* _TEXT SHOWN_:
====

The year was 1986 and the HL-20 looked a bit more like a blending of the Soviet
BOR-4 test article the X-24A than it did the HL-10. It was conceived to be
boosted atop an Evolved Expendable Launch Vehicle, and then glide back to a
runway; landing like the Space Shuttle. Unfortunately, the HL-20 was born in
the shadow of the Space Shuttle and grew up in the shadow of the Constellation
Program, thus it never got beyond the mock-up, artwork and number crunching
stage.
Enter the Sierra
Nevada Corporation and NASA’s request for competitors to participate in the
Commercial Crew Development program. Looking at the HL-20 Sierra Nevada
Corporation saw a concept with much of the critical design work already done.
From that foundation grew the Dream Chaser. When the time came to down-select
three finalists to become NASA’s commercial crew carriers, the Dream Chaser
made the cut along with capsule spacecraft from Boeing and SpaceX.

====

* _DATA EXCERPTS_:
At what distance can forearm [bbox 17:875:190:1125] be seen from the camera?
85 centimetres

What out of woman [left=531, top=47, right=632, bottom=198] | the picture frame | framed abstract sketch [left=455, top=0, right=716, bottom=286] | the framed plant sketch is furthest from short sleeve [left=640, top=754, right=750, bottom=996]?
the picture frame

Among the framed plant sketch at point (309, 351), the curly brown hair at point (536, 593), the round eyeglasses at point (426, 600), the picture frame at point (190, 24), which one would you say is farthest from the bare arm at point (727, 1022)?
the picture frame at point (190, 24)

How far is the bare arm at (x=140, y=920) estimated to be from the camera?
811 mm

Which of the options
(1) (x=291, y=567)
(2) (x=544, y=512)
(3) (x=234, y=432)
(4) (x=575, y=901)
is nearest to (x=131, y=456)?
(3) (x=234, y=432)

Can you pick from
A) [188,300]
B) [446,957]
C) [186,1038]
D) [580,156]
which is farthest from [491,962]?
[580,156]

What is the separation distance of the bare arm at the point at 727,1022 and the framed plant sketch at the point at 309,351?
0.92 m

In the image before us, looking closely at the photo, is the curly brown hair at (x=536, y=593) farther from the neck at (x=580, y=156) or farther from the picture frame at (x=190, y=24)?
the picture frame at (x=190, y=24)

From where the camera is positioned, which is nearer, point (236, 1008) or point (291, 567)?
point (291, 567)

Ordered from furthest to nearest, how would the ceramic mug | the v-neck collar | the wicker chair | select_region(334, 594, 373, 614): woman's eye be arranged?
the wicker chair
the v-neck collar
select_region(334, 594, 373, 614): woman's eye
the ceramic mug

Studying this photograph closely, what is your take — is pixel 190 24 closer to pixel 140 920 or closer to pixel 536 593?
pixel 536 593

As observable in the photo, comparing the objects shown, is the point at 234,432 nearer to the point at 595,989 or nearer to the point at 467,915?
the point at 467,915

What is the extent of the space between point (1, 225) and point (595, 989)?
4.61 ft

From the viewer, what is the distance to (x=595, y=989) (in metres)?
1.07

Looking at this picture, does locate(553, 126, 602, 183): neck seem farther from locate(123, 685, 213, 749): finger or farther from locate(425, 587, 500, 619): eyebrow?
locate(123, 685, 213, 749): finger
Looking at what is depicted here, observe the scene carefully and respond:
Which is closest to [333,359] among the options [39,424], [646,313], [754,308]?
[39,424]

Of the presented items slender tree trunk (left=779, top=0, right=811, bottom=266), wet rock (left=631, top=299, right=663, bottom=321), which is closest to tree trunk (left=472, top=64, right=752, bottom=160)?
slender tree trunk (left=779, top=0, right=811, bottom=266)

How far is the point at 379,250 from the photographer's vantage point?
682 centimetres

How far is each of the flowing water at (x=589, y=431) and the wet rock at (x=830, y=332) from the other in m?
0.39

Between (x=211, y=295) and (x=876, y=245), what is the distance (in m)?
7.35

====

In the text about the HL-20 and the Dream Chaser, which companies' capsule spacecraft were selected as finalists along with the Dream Chaser?

* _WRITTEN RESPONSE_: Boeing and SpaceX.